A towering beacon of geometric light.

The Obelisk is a 17-foot internally lit geometric tower with a triangular base and a twist built into the structure about halfway up. It came out of thinking about what a giant ShadowCaster Lamp might look like, then taking that idea somewhere more architectural. A traditional obelisk is four-sided and straight. This one has three sides, rotates through the middle, and plays with how it reads depending on your angle. From some spots it looks completely symmetrical. From others it looks like it's leaning. It isn't. The structure is level; the geometry is just doing what geometry does when you start introducing twists and triangular faces. The panels carry two themes that run through a lot of Geovisual's work: time and secrets. Clocks, hourglasses, and infinity symbols sit alongside keys, locks, and coded imagery. There's enough going on in the surface detail to spend real time with it up close, and from a distance at night it glows as a single tall presence that's easy to spot from across a field. It's one of those pieces that shows you something different every time you come back to it from a new direction.

ShadowCaster Lamps

ShadowCaster Lamps

Hand-crafted geometric luminaires for any scale.

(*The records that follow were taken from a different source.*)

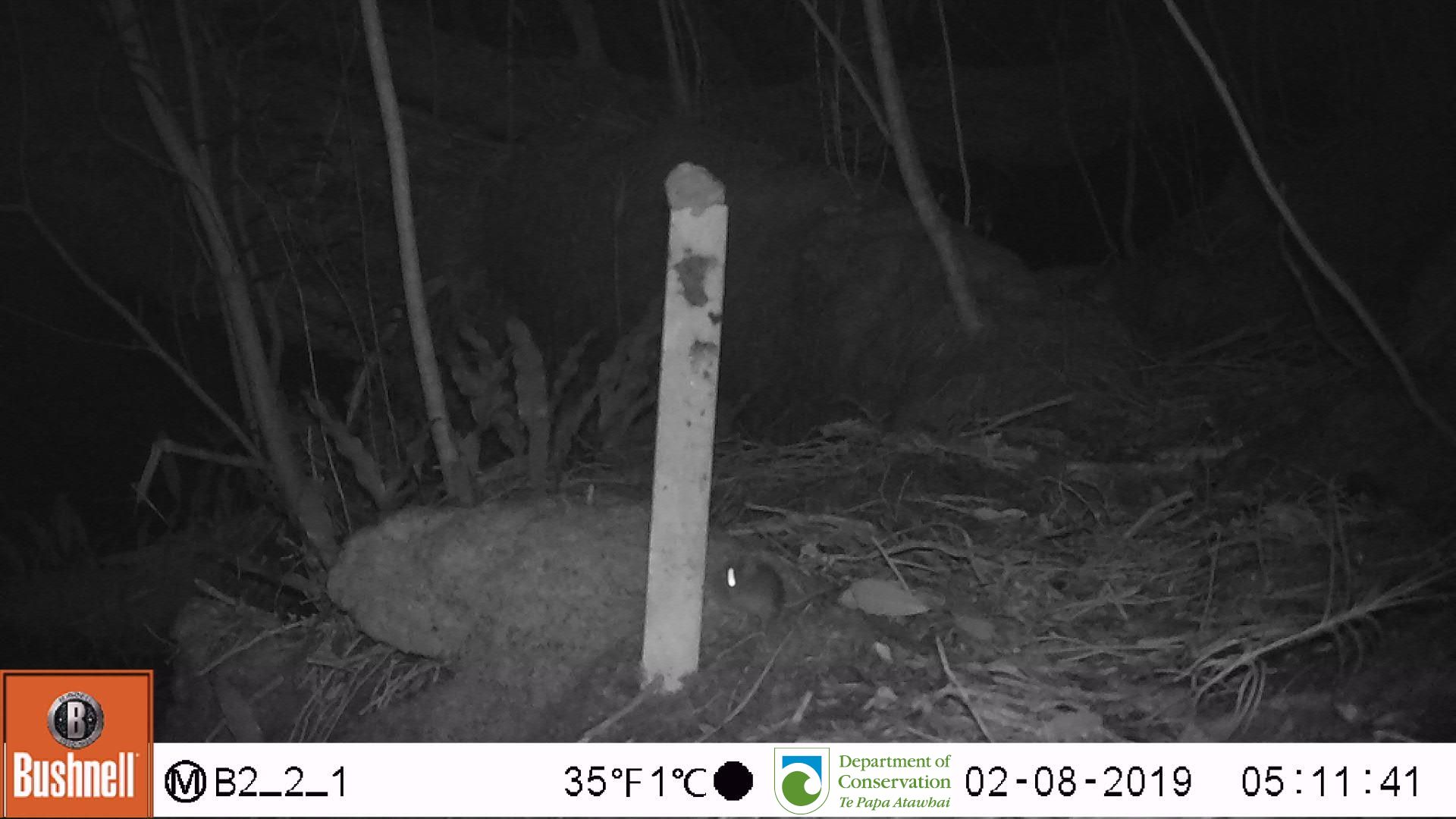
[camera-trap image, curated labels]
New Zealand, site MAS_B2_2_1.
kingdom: Animalia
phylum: Chordata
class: Mammalia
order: Rodentia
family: Muridae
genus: Mus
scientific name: Mus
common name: mouse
Mouse (Mus).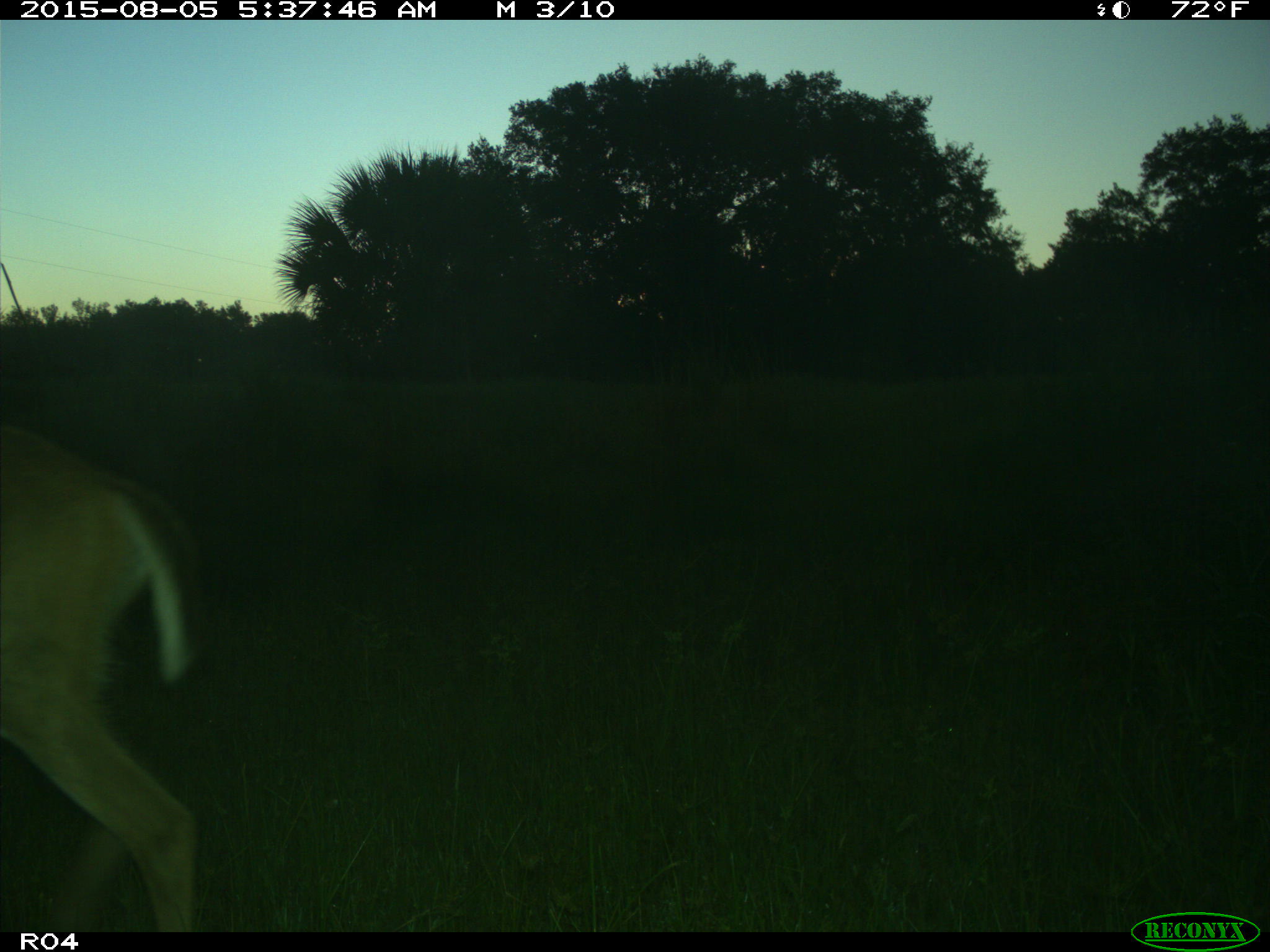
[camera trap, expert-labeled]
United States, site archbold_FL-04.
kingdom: Animalia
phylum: Chordata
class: Mammalia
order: Artiodactyla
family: Cervidae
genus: Odocoileus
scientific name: Odocoileus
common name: deer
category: unidentified deer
Unidentified deer (deer) (Odocoileus).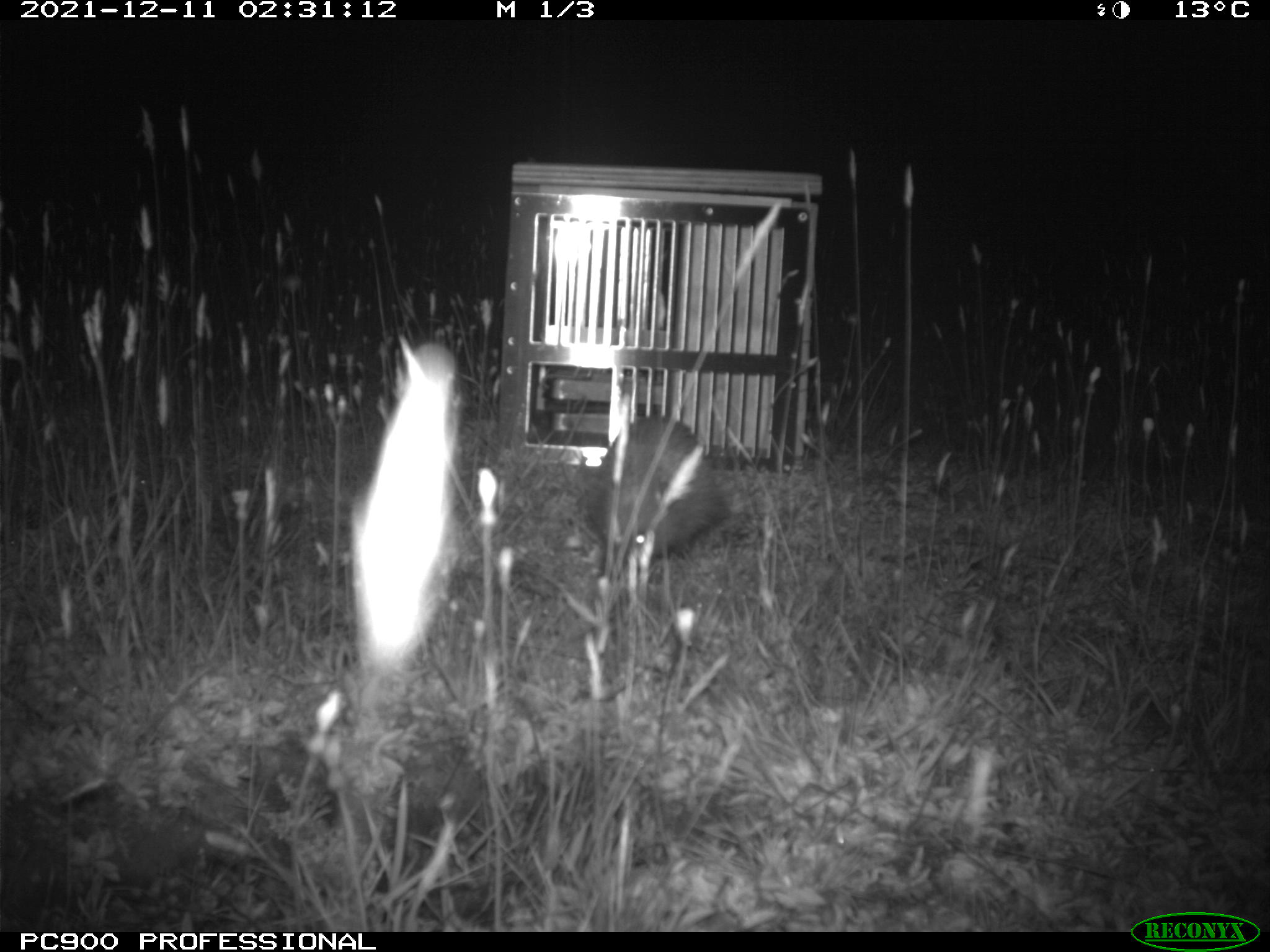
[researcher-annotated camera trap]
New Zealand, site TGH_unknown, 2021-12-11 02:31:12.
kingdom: Animalia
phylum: Chordata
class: Mammalia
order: Eulipotyphla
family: Erinaceidae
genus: Erinaceus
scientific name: Erinaceus europaeus europaeus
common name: european hedgehog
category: hedgehog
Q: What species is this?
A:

ShadowCaster Lamps are steel geometric light sculptures with patterns cut into the panels and color-changing LEDs inside. They're portable enough to go anywhere. Hung from a dome, a tree branch, or a building, or set up on a tripod out in the open, they work in almost any configuration. The light comes through the cut geometry and lands differently on every surface it hits, and the shadows shift whenever the lamp moves. People interact with them without being told to. They reach up and set them spinning, lay down with their heads underneath, or just sit near one on a tripod and watch the colors change. At festivals they have a way of expanding the usable space of an event, drawing people into corners or edges of the grounds that wouldn't otherwise have much going on. A well-placed lamp makes an area feel inhabited. A few of them together make a whole section of a site feel like its own destination.